1. Эмболами становятся чаще флотирующие (не связанные со стенкой сосуда) тромбы. Оторвавшийся тромб, который может фрагментироваться в магистральных венах (бедренной, подвздошной, нижней полой), с током крови попадает в сосудистое русло легких, вызывая его полную (крайне редко) или частичную блокаду и развитие острой легочной гипертензии.
2. Резкое повышение давления в легочной артерии создает значительное повышенное сопротивление изгнанию крови из правого желудочка, что приводит к развитию острого легочного сердца с его последующей декомпенсацией.
3. Альвеолярная гипоксия и ряд рефлекторных реакций приводят к активации нейрогуморальных факторов (гистамина, серотонина, лейкотриенов), которые вызывают вазоконстрикцию и бронхоспазм с дальнейшим нарушением вентиляционно-перфузионных отношений, дыхательной недостаточностью, прогрессированием гипоксии.
4. ТЭЛА вызывает развитие патологических рефлексов: легочно-коронарный (спазмирование коронарных артерий), легочно-артериальный (расширение артерий и падение АД вплоть до коллапса), легочно-кардиальный (развитие выраженной брадикардии вплоть до рефлекторной остановки сердца).
5. Все вышеперечисленные факторы приводят в конечном итоге к снижению сердечного выброса и развитию клиники шока.
Диагностика.
Распознавание ТЭЛА связано со значительными трудностями, т.к. без применения ряда современных методов исследования правильный диагноз удается установить только у 10 – 12 % больных. Диагностика ТЭЛА строится на учете:
а) факторов риска:
- длительный (более 3-х сут) постельный режим, связанный с операцией, травмой или другой патологией (ИМ, ОНМК, СН и др.)
- возраст старше 50 лет
- болезни вен (варикозное расширение, ТГВ, посттромботический синдром)
- злокачественная опухоль
- прием гормональных препаратов
- беременность
б) клинических данных
Клиническая картина ТЭЛА многогранна. Выделяют общие (боль, повышение температуры тела, потеря сознания, снижение диуреза, общая слабость и др.), сердечно-сосудистые и легочные симптомы. При массивной эмболии клиническая картина складывается из гемодинамических и легочных проявлений, при субмассивной превалируют изменения со стороны легких.
Субъективно:
1) внезапно появившаяся, ничем не объяснимая одышка (80-90% пациентов)

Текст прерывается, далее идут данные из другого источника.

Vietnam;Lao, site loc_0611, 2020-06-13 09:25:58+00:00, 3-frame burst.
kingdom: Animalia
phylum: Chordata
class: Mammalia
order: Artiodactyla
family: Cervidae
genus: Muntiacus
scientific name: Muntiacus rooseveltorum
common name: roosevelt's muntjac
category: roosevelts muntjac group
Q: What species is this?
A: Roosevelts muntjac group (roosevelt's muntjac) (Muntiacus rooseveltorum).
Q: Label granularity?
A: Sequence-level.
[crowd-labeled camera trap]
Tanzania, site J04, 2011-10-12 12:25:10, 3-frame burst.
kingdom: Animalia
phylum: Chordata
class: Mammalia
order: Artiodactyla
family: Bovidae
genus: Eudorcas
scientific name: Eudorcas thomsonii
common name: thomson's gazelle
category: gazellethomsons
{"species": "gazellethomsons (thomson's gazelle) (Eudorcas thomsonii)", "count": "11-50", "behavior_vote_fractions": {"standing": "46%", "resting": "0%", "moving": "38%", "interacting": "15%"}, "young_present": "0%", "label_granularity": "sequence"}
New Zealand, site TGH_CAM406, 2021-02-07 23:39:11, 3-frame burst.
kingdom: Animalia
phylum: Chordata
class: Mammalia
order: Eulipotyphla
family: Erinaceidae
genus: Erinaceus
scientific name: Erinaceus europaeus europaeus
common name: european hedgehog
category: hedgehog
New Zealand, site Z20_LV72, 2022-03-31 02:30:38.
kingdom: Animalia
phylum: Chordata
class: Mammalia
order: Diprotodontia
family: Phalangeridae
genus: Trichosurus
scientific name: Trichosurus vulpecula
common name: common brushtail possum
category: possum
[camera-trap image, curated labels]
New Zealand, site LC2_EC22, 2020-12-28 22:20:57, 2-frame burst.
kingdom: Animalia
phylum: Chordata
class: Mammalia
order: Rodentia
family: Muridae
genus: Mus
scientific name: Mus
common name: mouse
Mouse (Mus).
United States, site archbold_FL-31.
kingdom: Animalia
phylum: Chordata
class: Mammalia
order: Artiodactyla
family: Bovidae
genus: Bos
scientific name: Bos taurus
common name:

2) боль в грудной клетке (75-80 % пациентов) плеврального типа (колющая в боку, появляется на вдохе, усиливается во время кашля, уменьшается в положении лежа, часто сочетается с кровохарканьем) при субмассивной эмболии и поражении мелких ветвей легочной артерии и загрудинная боль, локализующаяся в средней и верхней трети грудины либо в области сердца, напоминающая боль при ИМ, но в отличие от последней не иррадиирует в руку при массивной ТЭЛА. У больных с инфарктпневмонией в нижних долях легкого, а также с тяжелой легочной гипертензией, которая проявляется правожелудочковой недостаточностью и гепатомегалией, боли могут локализоваться в нижних отделах грудной клетки и правом подреберье, напоминая проявления острого холецистита, прободной язвы желудка и двенадцатиперстной кишки, инфаркта миокарда.
3) кашель (50% пациентов) - обычно появляется лишь при развитии инфаркта легкого; вначале сухой, слабовыраженный, затем начинает отходить мокрота с примесью крови.
4) кровохарканье (1/3 пациентов) свидетельствует о развитии инфарктпневмонии; появляется на 2-5-е сутки с начала ТЭЛА.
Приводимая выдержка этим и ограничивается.